● **PASSAGE PROVIDED**
——————————
Scale Sensitivity: Unlike in general legal QA (e.g., GPQA diamond), where scale reduction from GPT-5 to GPT-5-nano incurs <15% performance drop, LegalRikai’s document-wide tasks suffer disproportionately—up to 50% drop in structure/impact capture metrics. This supports the claim that real-world contract editing requires not only knowledge coverage, but persistent, high-capacity context integration—posing a sharp contrast to cross-sectional benchmarks.
Automated vs Human Judgment: LLM-based evaluation is strongly correlated with human expert judgment on content-centric, linguistically grounded aspects (e.g., coverage and explicit instruction following, ρ > 0.5 in AmendExp). However, automated scoring poorly tracks expert decisions on structure and technical nuance (e.g., cross-article coherence, legal connotation of synonyms). Averaging over multiple evaluator models improves but does not eliminate this gap. Thus, automated evaluation is adequate for filtering and rough scoring but inadequate for final validation of legal outputs without human supervision.
——————————
● **TASK OBJECTIVE**
Write the next part of the passage on LegalRikai evaluation findings, starting right after its final sentence.

(Dataset entries)
——————————
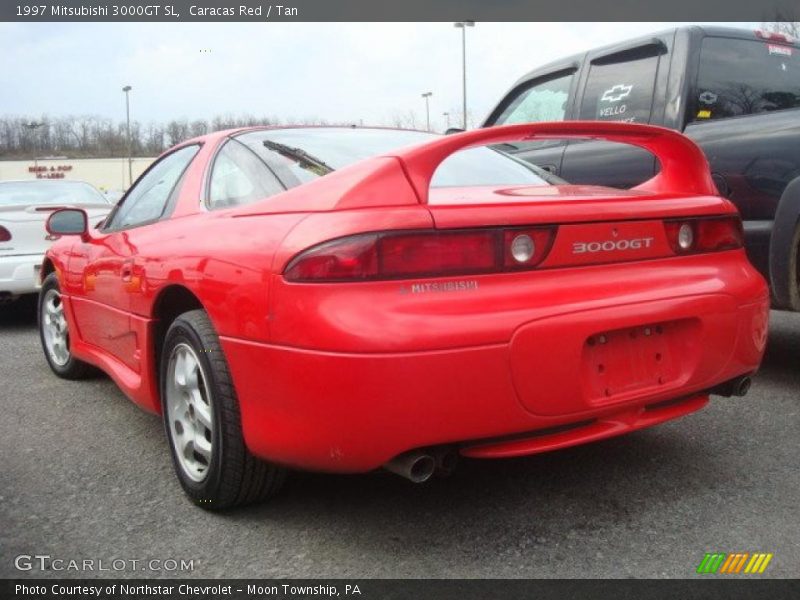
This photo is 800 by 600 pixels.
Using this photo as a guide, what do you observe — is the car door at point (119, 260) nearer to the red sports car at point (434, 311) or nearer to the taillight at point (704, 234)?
the red sports car at point (434, 311)

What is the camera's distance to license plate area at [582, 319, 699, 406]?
224 centimetres

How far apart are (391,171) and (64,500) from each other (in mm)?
1656

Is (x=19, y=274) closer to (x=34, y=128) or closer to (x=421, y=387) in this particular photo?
(x=421, y=387)

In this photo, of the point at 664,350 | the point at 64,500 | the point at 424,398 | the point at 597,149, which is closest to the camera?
the point at 424,398

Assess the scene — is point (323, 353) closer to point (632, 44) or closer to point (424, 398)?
point (424, 398)

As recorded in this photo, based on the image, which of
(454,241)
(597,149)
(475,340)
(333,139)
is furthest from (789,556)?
(597,149)

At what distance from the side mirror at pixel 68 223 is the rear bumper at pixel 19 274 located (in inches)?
101

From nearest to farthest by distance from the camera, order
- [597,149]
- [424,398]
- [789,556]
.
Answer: [424,398] < [789,556] < [597,149]

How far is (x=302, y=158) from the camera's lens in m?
2.84

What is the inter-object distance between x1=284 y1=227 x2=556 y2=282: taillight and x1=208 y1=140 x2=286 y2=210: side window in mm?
643

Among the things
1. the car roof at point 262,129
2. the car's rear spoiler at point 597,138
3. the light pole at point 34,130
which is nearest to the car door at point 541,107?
the car roof at point 262,129

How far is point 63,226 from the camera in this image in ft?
13.0

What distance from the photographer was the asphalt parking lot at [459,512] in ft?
7.28

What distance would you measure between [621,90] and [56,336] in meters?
3.66
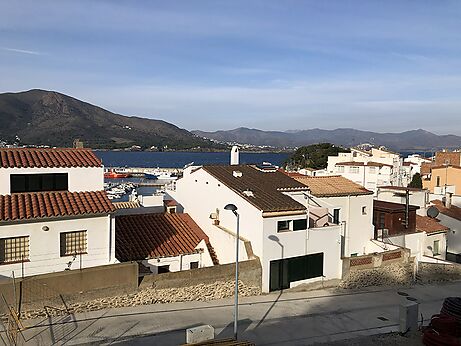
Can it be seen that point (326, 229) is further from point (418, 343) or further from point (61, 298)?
point (61, 298)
——————————
● **RESPONSE TO THIS EXERCISE**
Implications for Legal NLP and LLM Deployment
From a practical standpoint, the findings demonstrate that current SOTA LLMs, regardless of underlying architecture, cannot be considered reliable stand-alone editors for globally-consistent, abstract instruction-driven contract revision in Japanese law. In high-risk workflows (i.e., post-amendment cross-referential document updates, risk-led revision), model over-editing and format drift present substantial latent liabilities.
For theoretical research on LLMs, the observed scale sensitivity in long-context structured editing underscores a key open challenge: scalable representation and manipulation of deeply structured legal text, especially where global inter-clause dependencies and technical register must be maintained. Improvements in long-context encoding, memory persistence, and legal-domain constrained decoding are essential for progress.
The benchmark’s formal rubric and task design generalize to other languages/legal systems and offer a principled framework for future cross-jurisdictional comparison and few-shot/fine-tuning study.
Limitations and Future Directions
LegalRikai currently comprises 100 samples (25 per task) and focuses exclusively on closed-source SOTA models. Expansion to larger and open-source LLMs is necessary for statistical robustness and to inform instruction/data-centric interventions. Additionally, while the current benchmark covers canonical contract and amendment-driven workflows, extension to other legal document families (e.g., litigation pleadings, in-house opinions) is expected to yield further insights into LLM deficiencies and adaptation strategies.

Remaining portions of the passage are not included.